Combination treatment using fingolimod (FTY720), an immunomodulator, and a pathogenic antigen prevents the progression of glucose-6-phosphate isomerase (GPI)_325-339-induced arthritis. In this study, we focused on myeloid-derived suppressor cells (MDSCs; CD11b⁺Gr-1⁺ cells) and investigated the effects of the combination treatment on these cells. DBA/1J mice with GPI_325-339-induced arthritis were treated using FTY720 and/or GPI_325-339 for five days.
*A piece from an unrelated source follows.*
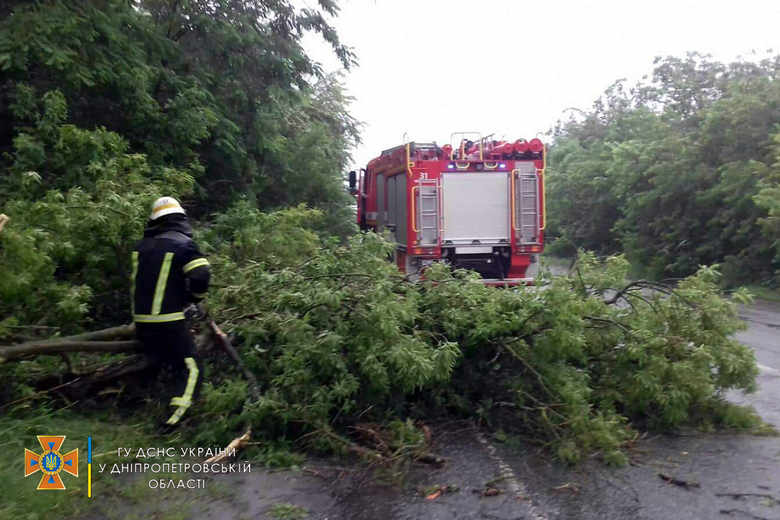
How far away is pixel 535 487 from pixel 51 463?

The expanded CD11b⁺Gr-1⁺ cell population and its inhibitory potential were examined. The percentage of CD369⁺CD11b⁺Gr-1⁺ cells effectively increased in the combination-treated mice. The inhibitory potential of CD369⁺CD11b⁺Gr-1⁺ cells was higher than that of cells not expressing CD369. Among bone marrow cells, the expression of CD369 in CD11b⁺Gr-1⁺ cells increased following stimulation with granulocyte-macrophage colony-stimulating factor, and the expression of CD11c increased accordingly. The increased CD11c expression indicated a decrease in the potential to suppress T cell proliferation based on the results of the suppression assay. The percentage of CD11c^–CD369⁺ cells in CD11b⁺Gr-1⁺ cells that were induced by the combination treatment also increased, and these cells tended to have a higher capacity to inhibit T cell proliferation. In conclusion, the combination treatment using FTY720 and the pathogenic antigen effectively induces MDSC, which demonstrates a high potential for suppressing T cell proliferation in the lymph nodes, thereby establishing an immune-tolerant state.